> _ACTIVITY_
When you repeat the entries, reproduce each line exactly and omit every picture.

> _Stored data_
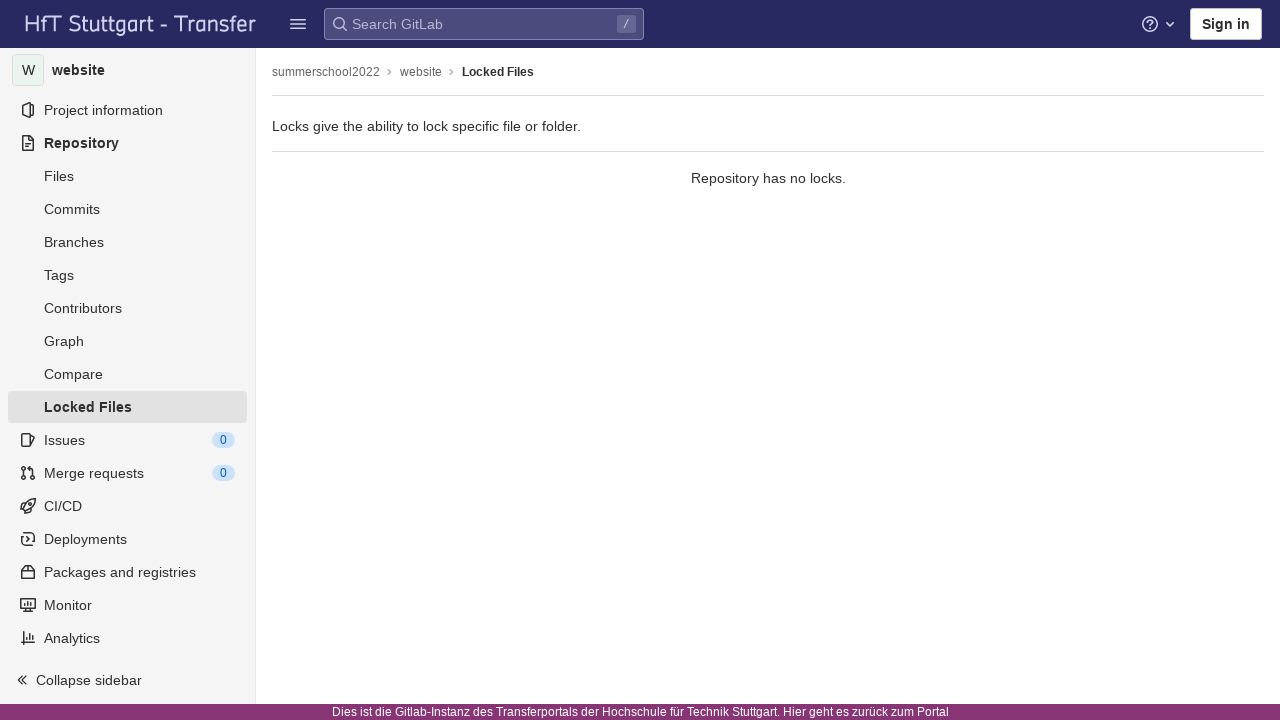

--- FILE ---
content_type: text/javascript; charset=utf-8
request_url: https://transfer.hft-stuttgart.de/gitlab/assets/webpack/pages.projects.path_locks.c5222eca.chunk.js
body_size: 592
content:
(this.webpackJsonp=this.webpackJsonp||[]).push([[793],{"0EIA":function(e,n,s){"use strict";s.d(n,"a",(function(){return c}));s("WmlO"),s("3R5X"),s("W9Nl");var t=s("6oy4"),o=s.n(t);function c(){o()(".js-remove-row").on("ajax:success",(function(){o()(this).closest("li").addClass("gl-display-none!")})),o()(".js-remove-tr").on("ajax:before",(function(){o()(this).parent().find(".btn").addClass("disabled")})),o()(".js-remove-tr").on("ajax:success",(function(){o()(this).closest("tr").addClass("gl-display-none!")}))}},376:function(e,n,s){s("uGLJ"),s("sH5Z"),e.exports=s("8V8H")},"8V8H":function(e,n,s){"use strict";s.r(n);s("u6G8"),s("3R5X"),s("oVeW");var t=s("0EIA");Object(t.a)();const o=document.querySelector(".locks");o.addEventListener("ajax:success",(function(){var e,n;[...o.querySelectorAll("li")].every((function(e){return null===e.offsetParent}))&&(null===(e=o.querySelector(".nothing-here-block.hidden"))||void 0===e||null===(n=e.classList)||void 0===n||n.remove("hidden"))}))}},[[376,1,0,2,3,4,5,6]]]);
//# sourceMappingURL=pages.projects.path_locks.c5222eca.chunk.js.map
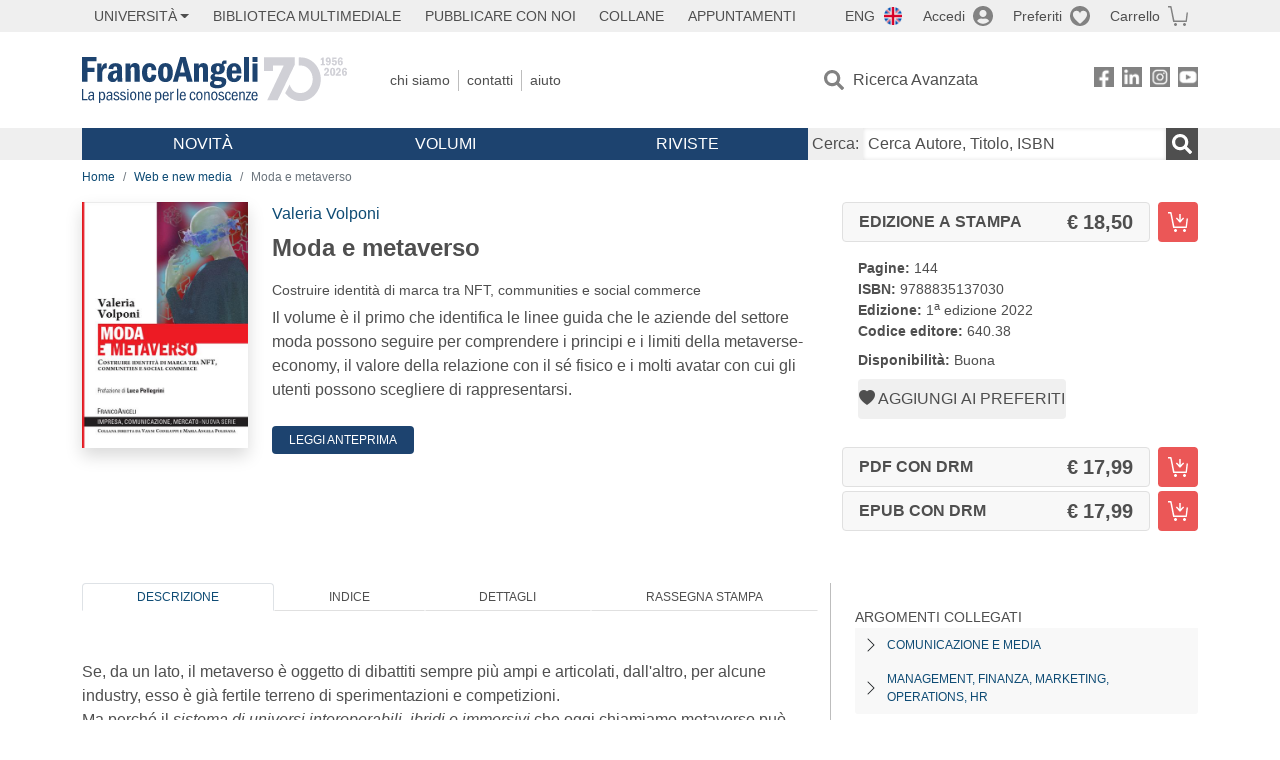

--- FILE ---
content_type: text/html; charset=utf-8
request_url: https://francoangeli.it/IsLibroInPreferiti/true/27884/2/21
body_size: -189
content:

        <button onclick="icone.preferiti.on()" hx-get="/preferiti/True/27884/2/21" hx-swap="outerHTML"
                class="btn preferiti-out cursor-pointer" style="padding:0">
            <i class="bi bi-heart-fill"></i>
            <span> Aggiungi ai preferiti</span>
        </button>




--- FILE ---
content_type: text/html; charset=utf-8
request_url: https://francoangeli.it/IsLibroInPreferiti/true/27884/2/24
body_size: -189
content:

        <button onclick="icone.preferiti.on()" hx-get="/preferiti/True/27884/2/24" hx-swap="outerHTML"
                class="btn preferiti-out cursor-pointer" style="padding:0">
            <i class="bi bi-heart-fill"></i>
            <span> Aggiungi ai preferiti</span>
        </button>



> _EXERCISE RESPONSE_
--- FILE ---
content_type: text/javascript; charset=utf-8
request_url: https://transfer.hft-stuttgart.de/gitlab/assets/webpack/pages.projects.path_locks.c5222eca.chunk.js
body_size: 592
content:
(this.webpackJsonp=this.webpackJsonp||[]).push([[793],{"0EIA":function(e,n,s){"use strict";s.d(n,"a",(function(){return c}));s("WmlO"),s("3R5X"),s("W9Nl");var t=s("6oy4"),o=s.n(t);function c(){o()(".js-remove-row").on("ajax:success",(function(){o()(this).closest("li").addClass("gl-display-none!")})),o()(".js-remove-tr").on("ajax:before",(function(){o()(this).parent().find(".btn").addClass("disabled")})),o()(".js-remove-tr").on("ajax:success",(function(){o()(this).closest("tr").addClass("gl-display-none!")}))}},376:function(e,n,s){s("uGLJ"),s("sH5Z"),e.exports=s("8V8H")},"8V8H":function(e,n,s){"use strict";s.r(n);s("u6G8"),s("3R5X"),s("oVeW");var t=s("0EIA");Object(t.a)();const o=document.querySelector(".locks");o.addEventListener("ajax:success",(function(){var e,n;[...o.querySelectorAll("li")].every((function(e){return null===e.offsetParent}))&&(null===(e=o.querySelector(".nothing-here-block.hidden"))||void 0===e||null===(n=e.classList)||void 0===n||n.remove("hidden"))}))}},[[376,1,0,2,3,4,5,6]]]);
//# sourceMappingURL=pages.projects.path_locks.c5222eca.chunk.js.map

--- FILE ---
content_type: text/html; charset=utf-8
request_url: https://francoangeli.it/IsLibroInPreferiti/true/27884/2/21
body_size: -189
content:

        <button onclick="icone.preferiti.on()" hx-get="/preferiti/True/27884/2/21" hx-swap="outerHTML"
                class="btn preferiti-out cursor-pointer" style="padding:0">
            <i class="bi bi-heart-fill"></i>
            <span> Aggiungi ai preferiti</span>
        </button>




--- FILE ---
content_type: text/html; charset=utf-8
request_url: https://francoangeli.it/IsLibroInPreferiti/true/27884/2/24
body_size: -189
content:

        <button onclick="icone.preferiti.on()" hx-get="/preferiti/True/27884/2/24" hx-swap="outerHTML"
                class="btn preferiti-out cursor-pointer" style="padding:0">
            <i class="bi bi-heart-fill"></i>
            <span> Aggiungi ai preferiti</span>
        </button>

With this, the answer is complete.